Neste tipo de situações, a imaturidade inerente à idade acaba por ser um fator protetor, na medida em que diminui a probabilidade de a criança manter memórias claras sobre esta vivência. Mas, mesmo na ausência de memórias mais conscientes, as vítimas de situações traumáticas mantêm, muitas vezes, memórias que podem vir a ser ativadas mais tarde, podendo ter diversos gatilhos – como um cheiro, uma imagem ou uma sensação. Não raras vezes, também, as crianças que experienciam condições adversas evidenciam alterações de comportamento ou humor (por exemplo, maior apatia ou agressividade, birras mais difíceis de gerir, ansiedade de separação), bem como alterações nos padrões de sono (sendo frequentes os pesadelos). Outras, ainda, reproduzem nas suas brincadeiras a situação vivida, traduzindo a reexperiência da mesma.
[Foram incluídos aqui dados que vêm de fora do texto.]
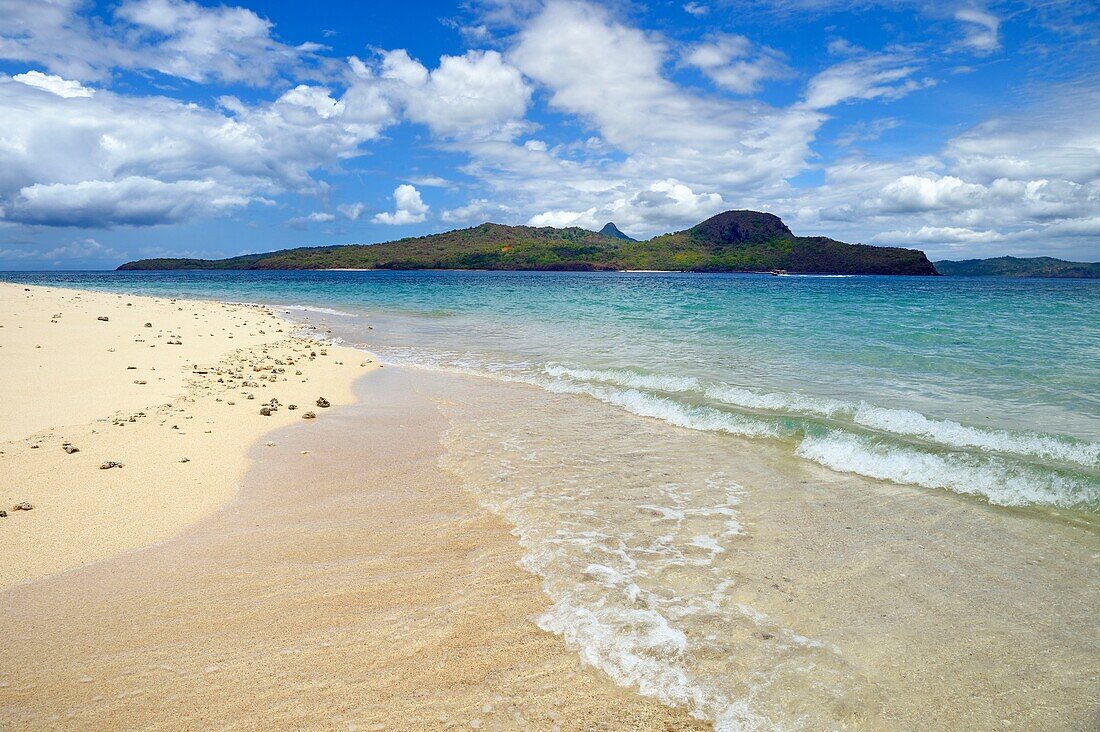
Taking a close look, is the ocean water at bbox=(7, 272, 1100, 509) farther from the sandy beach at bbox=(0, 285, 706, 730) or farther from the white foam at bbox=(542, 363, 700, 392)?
the sandy beach at bbox=(0, 285, 706, 730)

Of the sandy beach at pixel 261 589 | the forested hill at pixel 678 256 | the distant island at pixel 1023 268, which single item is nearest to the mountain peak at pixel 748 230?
the forested hill at pixel 678 256

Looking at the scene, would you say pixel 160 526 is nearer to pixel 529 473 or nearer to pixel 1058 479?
pixel 529 473

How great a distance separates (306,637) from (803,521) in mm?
4959

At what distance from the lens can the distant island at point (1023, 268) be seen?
15975 centimetres

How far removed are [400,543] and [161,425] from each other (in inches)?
229

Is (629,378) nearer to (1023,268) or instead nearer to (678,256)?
(678,256)

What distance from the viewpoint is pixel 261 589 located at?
14.8 ft

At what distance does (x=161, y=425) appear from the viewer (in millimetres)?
8766

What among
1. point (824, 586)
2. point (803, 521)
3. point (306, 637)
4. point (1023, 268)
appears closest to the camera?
point (306, 637)

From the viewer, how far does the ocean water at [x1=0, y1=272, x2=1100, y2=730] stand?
12.3 feet

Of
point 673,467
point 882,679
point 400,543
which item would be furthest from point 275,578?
point 673,467

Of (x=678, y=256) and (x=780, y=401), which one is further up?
(x=678, y=256)

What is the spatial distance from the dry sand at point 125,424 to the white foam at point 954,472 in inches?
320

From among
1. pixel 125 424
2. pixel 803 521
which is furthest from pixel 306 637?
pixel 125 424
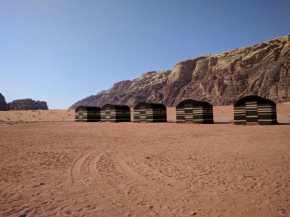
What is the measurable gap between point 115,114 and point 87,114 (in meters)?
6.87

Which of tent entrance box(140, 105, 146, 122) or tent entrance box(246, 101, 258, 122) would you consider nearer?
tent entrance box(246, 101, 258, 122)

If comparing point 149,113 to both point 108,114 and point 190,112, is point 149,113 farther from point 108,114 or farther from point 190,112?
point 108,114

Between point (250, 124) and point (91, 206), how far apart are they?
22.6 meters

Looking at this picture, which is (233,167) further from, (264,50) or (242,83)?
(264,50)

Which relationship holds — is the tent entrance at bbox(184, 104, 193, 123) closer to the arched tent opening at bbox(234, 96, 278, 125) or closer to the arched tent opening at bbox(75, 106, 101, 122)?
the arched tent opening at bbox(234, 96, 278, 125)

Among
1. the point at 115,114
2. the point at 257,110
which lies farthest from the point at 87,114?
the point at 257,110

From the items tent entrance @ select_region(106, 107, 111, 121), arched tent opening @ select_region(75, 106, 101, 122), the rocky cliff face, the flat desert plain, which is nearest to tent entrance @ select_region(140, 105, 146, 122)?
tent entrance @ select_region(106, 107, 111, 121)

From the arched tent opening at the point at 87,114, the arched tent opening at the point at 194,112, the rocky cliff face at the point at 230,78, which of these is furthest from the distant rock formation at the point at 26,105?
the arched tent opening at the point at 194,112

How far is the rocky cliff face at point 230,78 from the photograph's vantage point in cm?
7881

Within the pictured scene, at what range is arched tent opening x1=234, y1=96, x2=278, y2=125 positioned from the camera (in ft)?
71.5

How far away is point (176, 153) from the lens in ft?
32.8

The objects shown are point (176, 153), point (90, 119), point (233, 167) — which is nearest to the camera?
point (233, 167)

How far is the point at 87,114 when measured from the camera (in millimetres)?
39938

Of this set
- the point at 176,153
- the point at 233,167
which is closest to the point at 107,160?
the point at 176,153
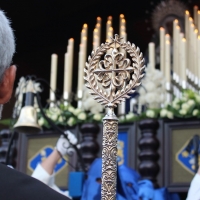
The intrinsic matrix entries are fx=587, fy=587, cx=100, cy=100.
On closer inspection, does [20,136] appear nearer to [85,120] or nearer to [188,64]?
[85,120]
Tendo em conta o risco de uma criança tão nova vir a manifestar um conjunto de sinais e sintomas indicadores de trauma, revela-se importante identificar as medidas de apoio que poderão minimizar esta possibilidade.

Desde logo, é fundamental que esta criança possa beneficiar dos cuidados de um ou mais adultos de confiança, que exercem aqui um papel contentor e reparador essencial ao seu desenvolvimento mais saudável. Sejam familiares com quem já mantém uma relação afetiva prévia (por exemplo, elementos da família alargada – como os avós paternos, a quem está provisoriamente entregue), sejam outros cuidadores que possam providenciar um clima de atenção especial individualizada (e aqui destaca-se a importância do acolhimento familiar).

Ou seja, deparamo-nos com uma situação em que o potencial traumático da mesma vai depender, em grande medida, da resposta do sistema profissional, que se exige célere, articulada e eficaz.

Destacamos ainda a importância do apoio especializado, não apenas a esta criança – e que deve manter-se ao longo do tempo, de forma a monitorizar a sua evolução –, mas também aos seus cuidadores, para que sejam ajudados na gestão dos desafios que, certamente, surgirão. A criança irá crescer e fazer perguntas, às quais é preciso saber o que e como responder.

A “aldeia” que é necessária para educar uma criança vai ter de ser ainda mais eficaz neste caso.